***** TEXT PASSAGE *****

Central and Eastern Europe advance an options-based strategy: Key climate and energy takeaways from GLOBSEC 2024
GLOBSEC Forum – renowned as one of Europe’s foremost dialogue platforms that focuses on pivotal aspects of Central and Eastern Europe’s growing significance and role, hosted this year by Czechia’s President Petr Pavel in Prague, was a mix of retrospections, celebrations, and a reinvigoration of Central and Eastern Europe’s (CEE) role for the European future. Marking the 20th anniversary of the EU accession of many countries in the region, the Forum offered an opportunity to reflect on key challenges and opportunities ranging from cybersecurity and the energy transition, to defence and Ukraine’s resilience.
In her first public speech as newly re-elected president of the European Commission (EC), Ursula Von der Leyen gave a refreshing perspective on the CEE’s role:
The new reality is that Central Europe is not only geographically at the heart of Europe. But it is also politically and strategically central to the future of the European Union. The resilience of most Central European countries in the face of Russia’s war of aggression in Ukraine was and is remarkable. So, when we talk about competitiveness, I think Europe’s West has a lot to learn from Europe’s East.
European Commission President Ursula Von der Leyen
Diversifying away from Russian fossil fuels has been a litmus test of CEE’s resilience in recent years. Looking at the pre-war data makes the scope of the recalibration especially prominent. The good news is that foundational shifts are well underway thanks to deepened cross-country collaboration, accelerated and more pragmatic clean energy deployment plans, and diversified international partnerships. Structural challenges persist, however.
Dependence on Russian gas in 2020
Climate pragmatism
Zooming in on energy transition conversations, pragmatism has been a cross-cutting topic. The European Commission president has made it clear that a dichotomous approach should be overcome with a complementarity narrative: “When we speak about our energy, we have to produce more of our own energy – more renewables, more nuclear, more efficiency.”

***** DATASET EXTRACT *****

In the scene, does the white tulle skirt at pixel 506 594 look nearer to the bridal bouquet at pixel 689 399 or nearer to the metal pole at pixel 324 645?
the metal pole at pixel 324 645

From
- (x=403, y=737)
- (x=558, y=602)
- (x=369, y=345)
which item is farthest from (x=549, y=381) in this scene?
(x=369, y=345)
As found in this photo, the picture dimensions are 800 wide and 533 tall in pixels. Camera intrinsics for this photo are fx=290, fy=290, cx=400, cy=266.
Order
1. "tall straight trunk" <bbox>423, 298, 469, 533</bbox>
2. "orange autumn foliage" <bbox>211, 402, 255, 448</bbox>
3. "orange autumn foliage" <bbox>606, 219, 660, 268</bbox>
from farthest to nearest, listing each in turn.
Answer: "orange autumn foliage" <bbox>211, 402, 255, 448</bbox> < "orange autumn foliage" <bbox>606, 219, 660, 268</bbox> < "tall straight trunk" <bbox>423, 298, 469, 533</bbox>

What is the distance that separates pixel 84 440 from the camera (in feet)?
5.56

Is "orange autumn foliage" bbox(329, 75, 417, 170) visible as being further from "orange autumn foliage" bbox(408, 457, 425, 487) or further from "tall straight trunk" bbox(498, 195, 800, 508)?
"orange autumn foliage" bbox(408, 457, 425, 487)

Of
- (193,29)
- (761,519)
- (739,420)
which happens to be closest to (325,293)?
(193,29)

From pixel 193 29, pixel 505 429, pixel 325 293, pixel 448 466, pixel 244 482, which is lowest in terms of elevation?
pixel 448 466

*****

Please reproduce the part of the GLOBSEC 2024 text starting at "Central and Eastern Europe advance" and ending at "and Ukraine’s resilience.". The records are separate material and have no connection to the text about GLOBSEC 2024.

| ANSWER TO THIS EXERCISE |
Central and Eastern Europe advance an options-based strategy: Key climate and energy takeaways from GLOBSEC 2024
GLOBSEC Forum – renowned as one of Europe’s foremost dialogue platforms that focuses on pivotal aspects of Central and Eastern Europe’s growing significance and role, hosted this year by Czechia’s President Petr Pavel in Prague, was a mix of retrospections, celebrations, and a reinvigoration of Central and Eastern Europe’s (CEE) role for the European future. Marking the 20th anniversary of the EU accession of many countries in the region, the Forum offered an opportunity to reflect on key challenges and opportunities ranging from cybersecurity and the energy transition, to defence and Ukraine’s resilience.